Il Jurassic Park delle falene e farfalle: sono più antiche dei fiori

Un ritrovamento sconvolge la teoria della coevoluzione con le piante da fiore. Potrebbero essere più resilienti al cambiamento climatico di quanto si credesse

[11 gennaio 2018]

Un team internazionale di scienziati guidati da Timo van Eldijk e Bas van de Schootbrugge dell’università di Utrecht hanno scoperto i più antichi resti fossili di falene e farfalle fino ad ora conosciuti fino ad oggi e hanno pubblicato la loro scoperta su Science Advances nello studio “A Triassic-Jurassic window into the evolution of Lepidoptera”

Si tratta di resti fossili risalenti a più di 70 milioni di anni prima dei  più antichi fossili di piante da fiore e gettano quindi nuova luce sulla presunta co-evoluzione tra le piante da fiore e gli insetti impollinatori. Infatti, queste micro-falene vivevano quando le piante da fiore non si erano ancora evolute,

I risultati dello studio suggeriscono anche che l’evento di estinzione di massa del Triassico di 201 milioni di anni fa non abbia colpito i lepidotteri – falene e  farfalle – ma che, al contrario di quanto accaduto ai dinosauri, «è probabile che l’evento abbia innescato la loro espansione».

I resti fossili, le squame delle ali e del corpo dei Lepidotteri sono stati isolati da un nucleo di roccia sedimentaria scavato a Schandelah, in Bassa Sassonia, nella Germania settentrionale, e che si è formato proprio a cavallo dell’evento di estinzione di massa.

Il principale  autore dello studio, van Eldijk, ha spiegato che «L’evento di estinzione di massa si è verificato alla fine del Triassico ed è stato associato a un elevato vulcanismo quando il super continente Pangea ha iniziato a sfaldarsi. Di conseguenza, la biodiversità sulla terra e negli oceani ha subito una battuta d’arresto con l’estinzione di molte specie triassiche chiave, tra cui molti rettili primitivi. Tuttavia, un grande gruppo di insetti, il Lepidoptera delle falene e delle farfalle non ne risentì. Invece, questo gruppo si è diversificato durante un periodo di turnover ecologico».

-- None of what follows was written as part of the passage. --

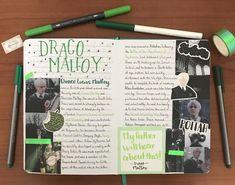 Harry Potter Notebook, Harry Potter Scrapbook, Harry Potter Journal, Harry Potter Diy, Creating A Bullet Journal, Bullet Journal Art, Bullet Journal Inspiration, Draco Malfoy, Notebooks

Il paleontologo van de Schootbrugge, aggiunge: «I resti fossili contengono squame scure distintive e forniscono prove evidenti di un gruppo di falene con organi boccali succhiatori, che è correlato alla stragrande maggioranza delle falene e farfalle viventi».

Le farfalle moderne sono famose per il loro strettissimo legame con le piante da fiore e la loro proboscide è stata a lungo considerata un importante adattamento per nutrirsi proprio sulle piante da fiore, ma i ricercatori olandesi, tedeschi e statunitensi dicono che «Le nuove evidenze  indicano che i primi Lepidotteri erano associati a piante da seme non fiorite (gimnosperme), il gruppo vegetale ecologicamente dominante durante il Giurassico. Le prime falene proboscidate (Glossata) probabilmente usavano il loro apparato boccale succhiatore per nutrirsi delle goccioline di impollinazione zuccherine secrete da diversi gruppi di gimnosperme«.

Van Eldijk conclude: «Questa evidenza ha trasformato la nostra comprensione della storia evolutiva delle falene e delle farfalle e la loro capacità di resilienza  all’estinzione. Studiando come gli insetti e la loro evoluzione siano stati influenzati dal drammatico riscaldamento da gas serra all’inizio del Giurassico, speriamo di fornire informazioni su come gli insetti potrebbero rispondere alle sfide del cambiamento climatico provocate dall’uomo che affrontiamo oggi».